TDP supporters celebrate the party's lead in the Andhra Pradesh Assembly polls and Lok Sabha polls, in Hyderabad, Tuesday, June 4, 2024. (PTI Photo) The BJP on Tuesday made substantial gains in some states in the south but lost its 2019 record of being the single-largest party overall across the five states. Back then, 25 of its seats five years ago came from Karnataka and four in Karnataka, two more than the Congress’s tally of 27. This time too the BJP won 29 seats, but the Congress has done better by winning 40 constituencies in the south. So where did the BJP gain and where did it lose?
In 2019, the BJP’s vote share in Andhra Pradesh was 0.96 per cent. The party was almost wiped out after Telugu Desam Party (TDP), its longtime ally from 1999, joined the Congress-led United Progressive Alliance (UPA) right before the elections. The party’s performance was also affected by the rise of YSR Congress Party, which had won 22 of the 25 seats in the state.
However, in 2024, the party formed an alliance with TDP and Telugu actor-turned-politician Pawan Kalyan’s Jana Sena Party. The alliance reaped dividends, with BJP winning three of the six seats it contested in with a vote share of 13.07 per cent.
This was consistent with its past record of vote shares — in 1999 in undivided Andhra Pradesh, the BJP had a vote share of 9.90 per cent. Its vote share was 8.41 per cent in 2004, 3.75 per cent in 2009 and 7.18 per cent in 2014.

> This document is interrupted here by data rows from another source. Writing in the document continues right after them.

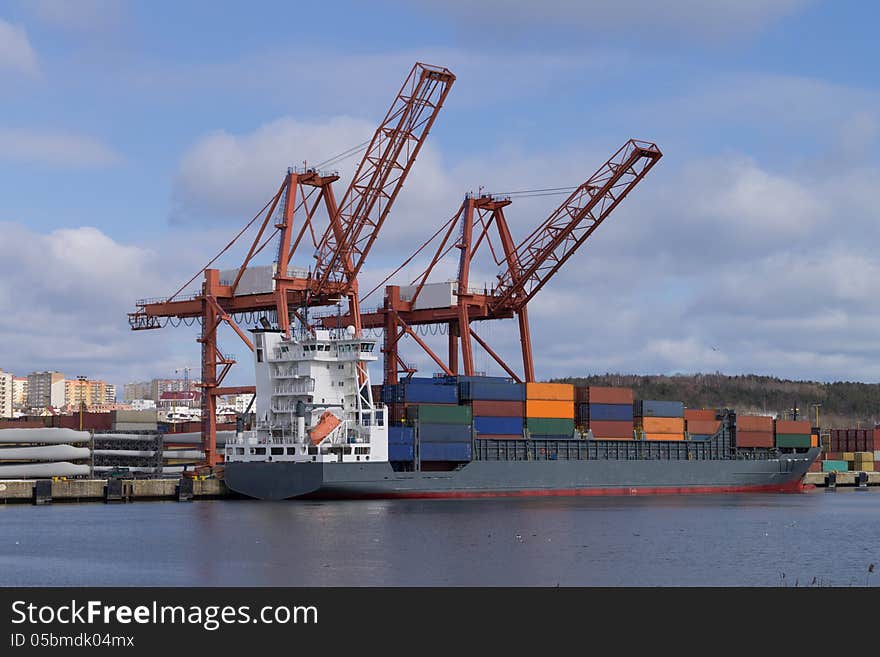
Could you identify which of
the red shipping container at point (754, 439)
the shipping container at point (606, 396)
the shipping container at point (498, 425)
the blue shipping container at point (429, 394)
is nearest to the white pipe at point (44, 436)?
the blue shipping container at point (429, 394)

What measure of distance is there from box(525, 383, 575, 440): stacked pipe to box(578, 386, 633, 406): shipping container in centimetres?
292

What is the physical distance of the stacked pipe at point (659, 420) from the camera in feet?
283

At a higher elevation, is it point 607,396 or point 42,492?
point 607,396

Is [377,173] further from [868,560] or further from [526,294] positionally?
[868,560]

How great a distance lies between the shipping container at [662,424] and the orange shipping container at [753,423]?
246 inches

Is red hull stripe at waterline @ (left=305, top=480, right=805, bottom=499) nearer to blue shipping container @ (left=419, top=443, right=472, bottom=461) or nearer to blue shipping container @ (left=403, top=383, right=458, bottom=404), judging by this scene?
blue shipping container @ (left=419, top=443, right=472, bottom=461)

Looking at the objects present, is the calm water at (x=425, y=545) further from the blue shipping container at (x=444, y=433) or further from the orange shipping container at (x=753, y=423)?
the orange shipping container at (x=753, y=423)

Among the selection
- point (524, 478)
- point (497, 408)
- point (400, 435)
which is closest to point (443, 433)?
point (400, 435)

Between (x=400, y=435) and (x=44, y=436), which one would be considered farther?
(x=44, y=436)

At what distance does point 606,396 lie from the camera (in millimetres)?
83688

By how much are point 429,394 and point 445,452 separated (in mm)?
3631

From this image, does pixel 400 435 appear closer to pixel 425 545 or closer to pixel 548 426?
pixel 548 426

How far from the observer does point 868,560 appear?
40.2 m

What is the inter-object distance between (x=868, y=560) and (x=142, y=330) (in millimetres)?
50034
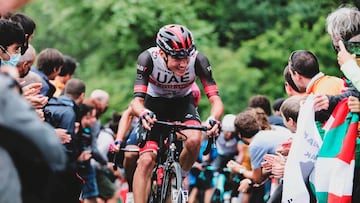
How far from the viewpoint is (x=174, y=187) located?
33.2 feet

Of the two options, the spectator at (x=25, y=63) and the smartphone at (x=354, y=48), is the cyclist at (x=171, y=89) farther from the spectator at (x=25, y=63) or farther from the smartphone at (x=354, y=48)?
the smartphone at (x=354, y=48)

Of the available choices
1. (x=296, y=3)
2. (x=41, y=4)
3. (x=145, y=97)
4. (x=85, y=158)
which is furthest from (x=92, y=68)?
(x=145, y=97)

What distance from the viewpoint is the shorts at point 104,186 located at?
14.9 m

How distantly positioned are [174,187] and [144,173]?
0.51 metres

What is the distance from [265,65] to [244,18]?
96.1 inches

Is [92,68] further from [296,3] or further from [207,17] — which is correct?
[296,3]

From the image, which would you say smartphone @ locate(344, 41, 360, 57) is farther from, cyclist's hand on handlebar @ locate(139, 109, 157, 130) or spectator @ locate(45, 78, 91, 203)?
spectator @ locate(45, 78, 91, 203)

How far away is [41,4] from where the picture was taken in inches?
1219

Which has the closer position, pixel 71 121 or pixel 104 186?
pixel 71 121

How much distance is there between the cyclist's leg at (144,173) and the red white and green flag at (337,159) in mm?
2790

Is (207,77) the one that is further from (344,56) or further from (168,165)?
(344,56)

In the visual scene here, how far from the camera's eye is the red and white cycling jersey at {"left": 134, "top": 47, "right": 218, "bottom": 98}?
10586mm

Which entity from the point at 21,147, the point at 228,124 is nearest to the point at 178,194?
the point at 21,147

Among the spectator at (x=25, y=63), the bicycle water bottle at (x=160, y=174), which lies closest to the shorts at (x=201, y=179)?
the bicycle water bottle at (x=160, y=174)
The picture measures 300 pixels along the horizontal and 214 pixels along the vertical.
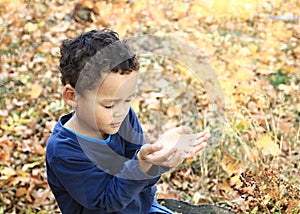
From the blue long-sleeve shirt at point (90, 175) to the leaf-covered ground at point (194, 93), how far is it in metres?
0.74

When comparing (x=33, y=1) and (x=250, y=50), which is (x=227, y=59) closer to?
(x=250, y=50)

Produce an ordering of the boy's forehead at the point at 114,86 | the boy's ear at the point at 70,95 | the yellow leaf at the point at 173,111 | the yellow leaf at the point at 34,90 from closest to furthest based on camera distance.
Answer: the boy's forehead at the point at 114,86, the boy's ear at the point at 70,95, the yellow leaf at the point at 173,111, the yellow leaf at the point at 34,90

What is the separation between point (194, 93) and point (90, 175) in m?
2.41

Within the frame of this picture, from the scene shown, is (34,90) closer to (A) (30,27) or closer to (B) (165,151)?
(A) (30,27)

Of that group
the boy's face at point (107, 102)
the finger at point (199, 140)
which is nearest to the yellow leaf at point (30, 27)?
the boy's face at point (107, 102)

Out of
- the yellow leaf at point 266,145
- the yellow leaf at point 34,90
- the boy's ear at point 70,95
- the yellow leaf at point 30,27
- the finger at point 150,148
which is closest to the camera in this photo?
the finger at point 150,148

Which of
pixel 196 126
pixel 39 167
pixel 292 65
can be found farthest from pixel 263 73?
pixel 39 167

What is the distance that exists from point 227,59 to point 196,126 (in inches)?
58.7

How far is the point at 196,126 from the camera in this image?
10.0 ft

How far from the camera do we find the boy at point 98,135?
1520 mm

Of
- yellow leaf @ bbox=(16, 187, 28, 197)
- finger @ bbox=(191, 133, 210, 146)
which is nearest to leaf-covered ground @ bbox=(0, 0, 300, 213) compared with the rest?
yellow leaf @ bbox=(16, 187, 28, 197)

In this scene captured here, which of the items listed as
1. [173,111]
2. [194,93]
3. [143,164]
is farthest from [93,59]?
[194,93]

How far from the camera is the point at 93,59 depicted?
155 centimetres

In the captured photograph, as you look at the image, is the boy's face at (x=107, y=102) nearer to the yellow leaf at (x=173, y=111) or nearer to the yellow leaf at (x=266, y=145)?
the yellow leaf at (x=266, y=145)
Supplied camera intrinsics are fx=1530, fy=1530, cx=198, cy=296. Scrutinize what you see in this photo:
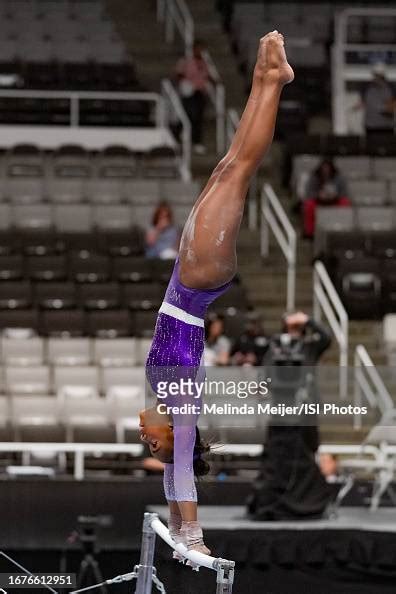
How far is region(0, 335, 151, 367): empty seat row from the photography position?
12.8m

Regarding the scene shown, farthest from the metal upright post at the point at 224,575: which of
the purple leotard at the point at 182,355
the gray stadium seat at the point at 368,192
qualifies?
the gray stadium seat at the point at 368,192

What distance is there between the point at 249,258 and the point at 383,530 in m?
6.79

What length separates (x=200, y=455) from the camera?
6027 millimetres

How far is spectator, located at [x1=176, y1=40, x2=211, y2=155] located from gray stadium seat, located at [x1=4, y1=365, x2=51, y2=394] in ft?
18.0

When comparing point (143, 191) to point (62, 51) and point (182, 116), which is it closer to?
point (182, 116)

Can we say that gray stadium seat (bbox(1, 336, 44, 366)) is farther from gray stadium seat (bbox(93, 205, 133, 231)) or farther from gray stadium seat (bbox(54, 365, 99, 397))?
gray stadium seat (bbox(93, 205, 133, 231))

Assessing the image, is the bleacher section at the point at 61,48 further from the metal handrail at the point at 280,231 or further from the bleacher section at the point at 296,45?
the metal handrail at the point at 280,231

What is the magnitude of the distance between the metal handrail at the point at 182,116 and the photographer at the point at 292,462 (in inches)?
268

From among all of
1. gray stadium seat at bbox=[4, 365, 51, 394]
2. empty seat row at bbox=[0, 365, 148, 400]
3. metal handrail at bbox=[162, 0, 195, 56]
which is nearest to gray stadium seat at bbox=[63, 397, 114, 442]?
empty seat row at bbox=[0, 365, 148, 400]

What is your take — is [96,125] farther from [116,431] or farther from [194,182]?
[116,431]

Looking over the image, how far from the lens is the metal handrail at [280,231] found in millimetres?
14547

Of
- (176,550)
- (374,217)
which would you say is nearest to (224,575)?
(176,550)

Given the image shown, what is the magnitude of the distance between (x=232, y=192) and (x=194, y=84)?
11.2 m

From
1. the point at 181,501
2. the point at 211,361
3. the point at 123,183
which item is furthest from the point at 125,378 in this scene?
the point at 181,501
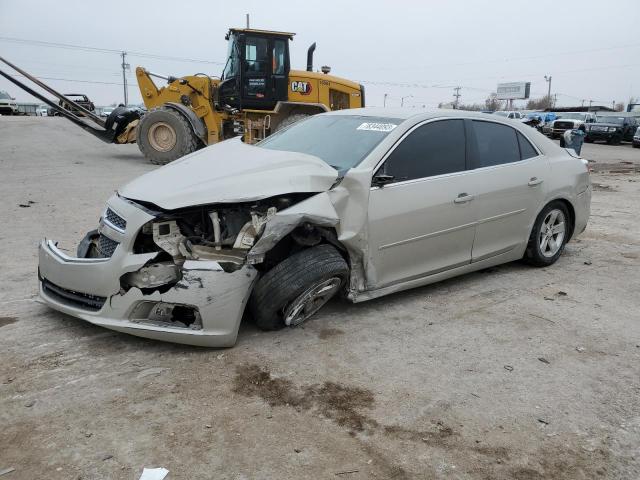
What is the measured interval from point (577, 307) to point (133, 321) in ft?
11.2

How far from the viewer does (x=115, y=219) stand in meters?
3.56

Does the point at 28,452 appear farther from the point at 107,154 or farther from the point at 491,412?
the point at 107,154

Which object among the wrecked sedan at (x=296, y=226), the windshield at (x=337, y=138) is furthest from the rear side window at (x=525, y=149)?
the windshield at (x=337, y=138)

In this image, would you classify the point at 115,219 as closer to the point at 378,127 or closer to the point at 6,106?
the point at 378,127

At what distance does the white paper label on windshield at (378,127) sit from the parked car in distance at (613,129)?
30.5 m

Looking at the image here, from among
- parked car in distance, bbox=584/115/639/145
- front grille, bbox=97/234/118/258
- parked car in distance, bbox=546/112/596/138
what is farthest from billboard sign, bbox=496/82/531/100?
front grille, bbox=97/234/118/258

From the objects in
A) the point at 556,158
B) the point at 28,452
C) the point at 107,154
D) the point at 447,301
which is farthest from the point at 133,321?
the point at 107,154

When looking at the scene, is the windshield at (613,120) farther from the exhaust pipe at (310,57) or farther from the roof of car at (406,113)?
the roof of car at (406,113)

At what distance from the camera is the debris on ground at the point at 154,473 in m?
2.28

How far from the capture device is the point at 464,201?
Answer: 437cm

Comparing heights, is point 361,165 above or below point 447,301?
above

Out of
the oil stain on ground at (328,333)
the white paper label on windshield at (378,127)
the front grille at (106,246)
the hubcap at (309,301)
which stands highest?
the white paper label on windshield at (378,127)

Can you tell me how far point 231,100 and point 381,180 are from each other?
984 cm

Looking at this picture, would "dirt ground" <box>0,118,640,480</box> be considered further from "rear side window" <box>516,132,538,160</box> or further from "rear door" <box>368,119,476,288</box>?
"rear side window" <box>516,132,538,160</box>
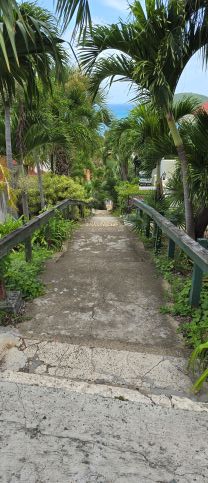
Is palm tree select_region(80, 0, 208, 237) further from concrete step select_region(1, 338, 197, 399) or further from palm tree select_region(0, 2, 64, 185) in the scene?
concrete step select_region(1, 338, 197, 399)

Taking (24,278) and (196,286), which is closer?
(196,286)

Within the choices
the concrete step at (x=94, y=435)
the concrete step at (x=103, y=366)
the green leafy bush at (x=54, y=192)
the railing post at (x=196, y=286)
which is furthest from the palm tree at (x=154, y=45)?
the green leafy bush at (x=54, y=192)

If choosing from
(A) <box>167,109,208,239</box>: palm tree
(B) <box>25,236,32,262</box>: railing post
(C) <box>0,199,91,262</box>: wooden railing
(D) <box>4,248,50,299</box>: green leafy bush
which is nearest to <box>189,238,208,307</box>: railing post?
(D) <box>4,248,50,299</box>: green leafy bush

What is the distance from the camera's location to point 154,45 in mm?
4031

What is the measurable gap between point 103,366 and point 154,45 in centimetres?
384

The BJP had made substantial gains in Telangana — a state which was carved out of Andhra Pradesh in 2014 — in the last two elections. The year Telangana was formed, the BJP won a single seat in the state and had a vote share of 10.37 per cent. In 2019, it tripled its fortunes winning four seats, with a vote share of 19.45 per cent.
In 2024, it continued the juggernaut winning eight of the 17 parliament seats in the state. The party’s vote share also increased to 35.06 per cent. Meanwhile, the Congress was in a neck and neck fight with the BJP, winning eight seats on its own and a vote share of 40.11 per cent.
What really helped the BJP in Telangana was the decimation of Bharat Rashtra Samithi (BRS), a regional party which branched out in 2022 to become a national party. The BRS’s vote share had dropped from 41.29 per cent to 16.89 per cent, thereby feeding the BJP and the Congress.
BJP stood to gain in Kerala where it opened its Lok Sabha account winning one seat – Thrissur, where actor-turned-politician Suresh Gopi won. The last time it made a similar impactful opening in Kerala was in 2016, when the party’s senior leader O Rajagopal won Nemam Assembly constituency.
Apart from bagging a seat, the party has also grown with its vote share increasing consistently over the past two decades. In 1999, the party’s vote share in the state was 6.56 per cent. In 2004, it increased to 10.38 per cent. In the 2009, 2014 and 2019 elections, the BJP’s seat share was 6.31 per cent, 10.33 per cent and 12.93 per cent respectively. In 2024, the BJP’s vote share in Kerala stood at 16.67 per cent.
The BJP suffered major losses in Karnataka where it had won 25 seats in 2019. In the state, the party was cut short to 17 seats and its vote share reduced from 51.38 per cent to 46.05 per cent.
Here the Congress gained majorly, winning nine seats. The Congress had earlier won the Assembly elections in the state in 2023.
The Karnataka debacle is dear for the BJP because the state has been its bastion in the past. As early as 1999, the state had given BJP a vote share of 27.19 per cent. Over the next few elections, the BJP’s vote share increased manifold with the party getting a 34.77 per cent vote share in 2004, 41.63 per cent in 2009 and 43.01 per cent in 2014.
While exit polls predicted that Tamil Nadu could give the BJP two to three seats, the party failed to make a mark in the state as it did not win any. However, its vote share increased from 3.66 per cent in 2019 to 10.72 per cent in 2024. This vote share is higher than what the party had managed to get in 1999, when it won four seats in an alliance with the DMK. The Dravidian party is one of the BJP’s most vocal critics and political rivals.
In short, the BJP made inroads in the south, but failed to make the impact it was expecting to create. While campaigning, Prime Minister Narendra Modi had claimed that his party will emerge the single largest party in the south — a statement which was repeated by Home Minister Amit Shah.